# Written instruction 1
Transcribe the entries exactly, starting at the line with "From the given items" and continuing through the last of the entries, with both ends included.

# Extract to read

◇ ◇ ◇ ◇ ◇

Louisiana State Senator for Concordia and Tensas parishes
- In office 1884–1912
- Preceded by: George L. Walton
- Succeeded by: George Henry Clinton

Personal details
- Born: October 13, 1845 Coahoma, Coahoma County Mississippi, USA
- Died: November 22, 1916 (aged 71)
- Resting place: Natchez City Cemetery in Natchez, Mississippi
- Party: Republican-turned-Democratic (c. 1878)
- Spouse: Never married
- Occupation: Cotton planter

= Charles C. Cordill =

American politician

Charles C. Cordill (October 13, 1845 - November 22, 1916) was a cotton planter and politician from Tensas Parish in the northeastern portion of the U.S. state of Louisiana. He was a member of the Louisiana State Senate from 1884 until 1912 in which he represented both Tensas and neighboring Concordia Parish to the south.

==Background==

Cordill was born in rural Coahoma in Coahoma County near Clarksdale in northwestern Mississippi, the oldest of four children of Joseph Cordill (1816 - 1887) and his first wife, the former Mary Jane Sisson (1828 - 1860). Mary Jane died in childbirth when Charles was fourteen years of age though the child, Francis Marion Cordill (1860-1901), Charles' brother, survived. In 1868, Joseph Cordill married Mary Lu Woodward, and the couple had four children between 1869 and 1877, Charles' half-siblings. It is unclear when Cordill moved to Tensas Parish, probably 1867 or 1868, but it seems likely that he was reared prior to the American Civil War in adjoining Franklin Parish to the west. He was a merchant before he amassed a fortune as a planter.

◇ ◇ ◇ ◇ ◇

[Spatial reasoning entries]

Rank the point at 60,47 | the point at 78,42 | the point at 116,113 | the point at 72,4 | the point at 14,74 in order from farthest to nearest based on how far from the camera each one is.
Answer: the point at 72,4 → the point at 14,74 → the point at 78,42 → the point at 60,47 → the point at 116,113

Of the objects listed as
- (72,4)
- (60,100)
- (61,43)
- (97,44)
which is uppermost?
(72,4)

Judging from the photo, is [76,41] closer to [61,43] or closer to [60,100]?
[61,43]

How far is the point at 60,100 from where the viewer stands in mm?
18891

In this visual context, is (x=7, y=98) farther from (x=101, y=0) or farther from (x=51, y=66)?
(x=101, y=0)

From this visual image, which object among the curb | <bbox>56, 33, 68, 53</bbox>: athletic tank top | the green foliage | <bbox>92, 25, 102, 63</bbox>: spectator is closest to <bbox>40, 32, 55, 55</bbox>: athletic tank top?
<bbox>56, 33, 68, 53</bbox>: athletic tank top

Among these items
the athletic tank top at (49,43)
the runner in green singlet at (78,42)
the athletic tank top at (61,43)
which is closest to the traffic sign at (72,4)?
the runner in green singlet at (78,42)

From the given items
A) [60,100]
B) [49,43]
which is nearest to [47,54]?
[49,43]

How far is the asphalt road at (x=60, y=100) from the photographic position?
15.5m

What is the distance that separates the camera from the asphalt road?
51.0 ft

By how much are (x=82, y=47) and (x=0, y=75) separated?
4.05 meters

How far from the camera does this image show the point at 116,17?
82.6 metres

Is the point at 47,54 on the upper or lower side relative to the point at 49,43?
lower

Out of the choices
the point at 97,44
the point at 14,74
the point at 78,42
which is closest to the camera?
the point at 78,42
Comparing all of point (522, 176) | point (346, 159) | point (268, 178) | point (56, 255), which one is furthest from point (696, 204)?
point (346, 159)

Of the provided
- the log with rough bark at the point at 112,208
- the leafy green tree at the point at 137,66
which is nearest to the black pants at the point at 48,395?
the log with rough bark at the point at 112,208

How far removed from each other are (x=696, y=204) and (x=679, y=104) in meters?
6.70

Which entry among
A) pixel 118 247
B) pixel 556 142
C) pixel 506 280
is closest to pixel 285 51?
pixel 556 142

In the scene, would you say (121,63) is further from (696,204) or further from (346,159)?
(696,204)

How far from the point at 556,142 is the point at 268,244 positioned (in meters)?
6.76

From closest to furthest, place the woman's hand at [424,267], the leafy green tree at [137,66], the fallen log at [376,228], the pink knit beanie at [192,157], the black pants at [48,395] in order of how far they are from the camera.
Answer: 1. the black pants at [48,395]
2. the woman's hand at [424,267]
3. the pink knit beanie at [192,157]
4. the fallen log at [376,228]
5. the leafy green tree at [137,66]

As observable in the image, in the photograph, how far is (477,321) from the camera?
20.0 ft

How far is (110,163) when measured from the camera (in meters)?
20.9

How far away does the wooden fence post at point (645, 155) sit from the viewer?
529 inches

◇ ◇ ◇ ◇ ◇

# Written instruction 2
Restate the biography of Charles C. Cordill word for word, in full.

# Expected output 1
From the given items
A) [60,100]
B) [49,43]
which is nearest to [47,54]?
[49,43]

How far is the asphalt road at (x=60, y=100) from the photographic position?
15.5m

What is the distance that separates the camera from the asphalt road?
51.0 ft

By how much are (x=82, y=47) and (x=0, y=75) separated?
4.05 meters

How far from the camera does this image show the point at 116,17?
82.6 metres

Is the point at 47,54 on the upper or lower side relative to the point at 49,43?
lower

Out of the choices
the point at 97,44
the point at 14,74
the point at 78,42
which is closest to the camera?
the point at 78,42
Comparing all of point (522, 176) | point (346, 159) | point (268, 178) | point (56, 255), which one is furthest from point (696, 204)?
point (346, 159)

Of the provided
- the log with rough bark at the point at 112,208
- the leafy green tree at the point at 137,66
which is nearest to the black pants at the point at 48,395?
the log with rough bark at the point at 112,208

How far removed from each other are (x=696, y=204) and (x=679, y=104) in meters?
6.70

Which entry among
A) pixel 118 247
B) pixel 556 142
C) pixel 506 280
is closest to pixel 285 51?
pixel 556 142

In the scene, would you say (121,63) is further from (696,204) or further from (346,159)?
(696,204)

How far from the point at 556,142 is the point at 268,244 positioned (in meters)?
6.76

From closest to furthest, place the woman's hand at [424,267], the leafy green tree at [137,66], the fallen log at [376,228], the pink knit beanie at [192,157], the black pants at [48,395] in order of how far they are from the camera.
Answer: 1. the black pants at [48,395]
2. the woman's hand at [424,267]
3. the pink knit beanie at [192,157]
4. the fallen log at [376,228]
5. the leafy green tree at [137,66]

As observable in the image, in the photograph, how far is (477,321) from the camera?
20.0 ft

How far is (110,163) when measured from the camera (in meters)?
20.9

How far away does the wooden fence post at point (645, 155) sit from the viewer?
529 inches

# Expected output 2
Louisiana State Senator for Concordia and Tensas parishes
- In office 1884–1912
- Preceded by: George L. Walton
- Succeeded by: George Henry Clinton

Personal details
- Born: October 13, 1845 Coahoma, Coahoma County Mississippi, USA
- Died: November 22, 1916 (aged 71)
- Resting place: Natchez City Cemetery in Natchez, Mississippi
- Party: Republican-turned-Democratic (c. 1878)
- Spouse: Never married
- Occupation: Cotton planter

= Charles C. Cordill =

American politician

Charles C. Cordill (October 13, 1845 - November 22, 1916) was a cotton planter and politician from Tensas Parish in the northeastern portion of the U.S. state of Louisiana. He was a member of the Louisiana State Senate from 1884 until 1912 in which he represented both Tensas and neighboring Concordia Parish to the south.

==Background==

Cordill was born in rural Coahoma in Coahoma County near Clarksdale in northwestern Mississippi, the oldest of four children of Joseph Cordill (1816 - 1887) and his first wife, the former Mary Jane Sisson (1828 - 1860). Mary Jane died in childbirth when Charles was fourteen years of age though the child, Francis Marion Cordill (1860-1901), Charles' brother, survived. In 1868, Joseph Cordill married Mary Lu Woodward, and the couple had four children between 1869 and 1877, Charles' half-siblings. It is unclear when Cordill moved to Tensas Parish, probably 1867 or 1868, but it seems likely that he was reared prior to the American Civil War in adjoining Franklin Parish to the west. He was a merchant before he amassed a fortune as a planter.